• [Task] Reproduce the passage from the logic puzzle explanation verbatim, starting at "Why Other Options" and ending at "and IV follow.".

• [Extract to read]
=======

Statements: • Some tyres are rains. • Some rains are flowers. • All flowers are jungles. • All jungles are tubes. Conclusions: I. Some jungles are tyres. II. Some tubes are rains. III. Some jungles are rains. IV. Some tubes are flowers. Choose the option that must follow.

Introduction / Context:
Two universal steps push existence from Flowers onward to Jungles and Tubes. We test which intersections are forced by these inclusions.

Given Data / Assumptions:

• ∃r_f ∈ Rains ∩ Flowers.
• Flowers ⊆ Jungles ⊆ Tubes.
• ∃t_r ∈ Tyres ∩ Rains (may be different from r_f).

Concept / Approach:
From r_f ∈ Flowers and Flowers ⊆ Jungles, r_f ∈ Jungles. Hence Jungles ∩ Rains ≠ ∅ (III). Also, since Jungles ⊆ Tubes, r_f ∈ Tubes, so Tubes ∩ Rains ≠ ∅ (II) and Tubes ∩ Flowers ≠ ∅ (IV). There is no forced link between Tyres and Jungles, so I is not necessary.

Step-by-Step Solution:
1) Push r_f through universals: Flowers → Jungles → Tubes.2) Record intersections: Jungles ∩ Rains (III), Tubes ∩ Rains (II), and Tubes ∩ Flowers (IV) are all guaranteed.3) For I, we would need the Tyres∩Rains witness to be the same as the Rains∩Flowers witness; not required.

Verification / Alternative check:
Model Tyres∩Rains disjoint from Flowers. Then II–IV still hold via the flower-rain element, while I fails.

Why Other Options Are Wrong:
They include I, which is not forced.

Common Pitfalls:
Equating different “some” witnesses.

Final Answer:
Only II, III and IV follow.

=======

• [Dataset entries]
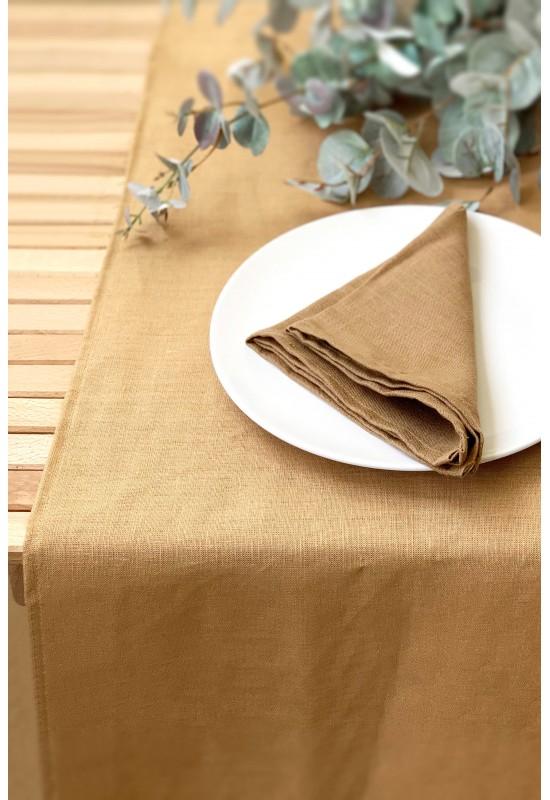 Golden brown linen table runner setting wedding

=======

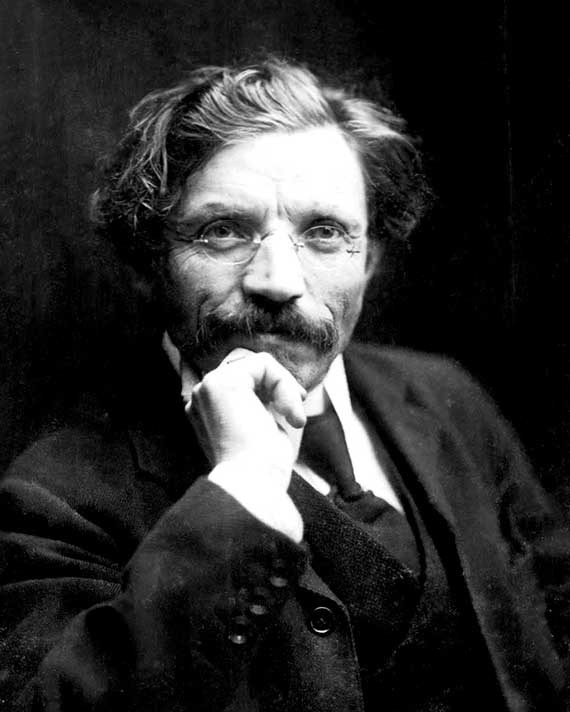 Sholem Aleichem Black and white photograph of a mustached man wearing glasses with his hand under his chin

=======

• [Reply to the exercise]
Why Other Options Are Wrong:
They include I, which is not forced.

Common Pitfalls:
Equating different “some” witnesses.

Final Answer:
Only II, III and IV follow.